* **Tasks**
• 1. In the blog posts on Twitter and Little Big Planet, who sent the author the link about the calculator?
• 2. Pick up the blog posts on Twitter and Little Big Planet after their last sentence and keep writing.

* **Extract provided**
>>>>

Can you catch a cold off Twitter?

Ok this is a quick and dirty experiment: if you came here from my tweet – a tweet is a micro blog post from Twitter – then reblog the link to your followers; the twitter equivalent of sneezing. THEN when you see people you are following “sneezing” make a count for 1-7 days and email me at mike.reddy@newport.ac.uk or tweet or leave a comment here. For those of you who have no idea what Twitter is, Michael Webb blogged on it a while back. My Twitter account is: http://www.twitter.com/DoctorMikeReddy/

Little Big Planet == Hesse’s “The Glass Bead Game”?

I got sent the following link by a good friend, Richard Sewell, who is a mobile app developer:

http://www.1up.com/do/newsStory?cId=3170411 which is commenting on the following youttube video:

http://uk.youtube.com/watch?v=ZiRgYBHoAoU

What is incredible really, is not that someone has made an electronic calculator in the virtual “sandbox” game (Game? Maybe “toy” is a better word for it) that is “Little Big Planet” coming soon to the PS3 (That’s Playstation 3, a game console, your honour). The amazing fact is that the simulations that have been possible on cheap hardware for several years now – decades even if you consider some titles as being complex enough – are no longer the creations of the developers, but of ourselves. All the developers do is provide tools, some case studies and a few resources. Then it’s “light the blue touch paper and retire!”

<<<<

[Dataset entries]
>>>>

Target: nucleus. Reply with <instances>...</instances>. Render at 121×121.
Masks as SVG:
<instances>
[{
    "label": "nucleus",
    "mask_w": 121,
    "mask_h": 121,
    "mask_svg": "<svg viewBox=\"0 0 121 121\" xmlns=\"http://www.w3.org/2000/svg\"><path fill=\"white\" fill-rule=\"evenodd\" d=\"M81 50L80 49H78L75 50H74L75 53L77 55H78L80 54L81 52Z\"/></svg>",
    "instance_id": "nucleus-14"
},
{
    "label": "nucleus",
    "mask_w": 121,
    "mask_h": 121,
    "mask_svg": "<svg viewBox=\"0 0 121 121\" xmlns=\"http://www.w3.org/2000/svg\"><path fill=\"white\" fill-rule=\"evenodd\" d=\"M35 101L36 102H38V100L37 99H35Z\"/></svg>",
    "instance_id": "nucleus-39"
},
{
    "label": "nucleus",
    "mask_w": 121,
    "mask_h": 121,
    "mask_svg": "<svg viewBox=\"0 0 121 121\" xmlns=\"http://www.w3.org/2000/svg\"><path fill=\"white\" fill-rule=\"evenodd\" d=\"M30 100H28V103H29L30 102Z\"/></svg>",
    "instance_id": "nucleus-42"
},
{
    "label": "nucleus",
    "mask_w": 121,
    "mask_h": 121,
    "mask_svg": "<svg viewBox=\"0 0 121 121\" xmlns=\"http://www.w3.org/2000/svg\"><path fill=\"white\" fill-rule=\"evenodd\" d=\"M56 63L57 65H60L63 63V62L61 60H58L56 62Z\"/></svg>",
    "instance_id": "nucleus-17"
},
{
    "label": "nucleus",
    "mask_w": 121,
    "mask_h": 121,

<<<<

* **Numbered answers**
• 1. Richard Sewell, a mobile app developer and friend of the author.

• 2.
Herman Hesse wrote “The Glass Bead Game” as a futuristic look at the obsession that such a simulation can have; the reality that the simulation is mimicing takes second place to the cleverness of what the simulation can do that goes beyond reality, forging a newer reality that cannot exist in Reality. I wonder if (or should that be when?) Little Big Planet 2 (or 3 or 4…) will achieve such “realitence” (reality + sentience) or if we will fall foul of “virtality” by placing greater store on a simulation than the thing that inspired it?

I have hands… hands that can heal… Well Games hardware anyway!

I have a few XBox 360 controllers that have – due to work in case you ask – not been used over the Summer. They have rechargeable battery packs that have hardly been used. However, leaving them uncharged for such a long time – we are talking months – appeared to have been too much loneliness. They decided to die from neglect. That is three of the four did, as one apparently must have been left fully charged and did not expire.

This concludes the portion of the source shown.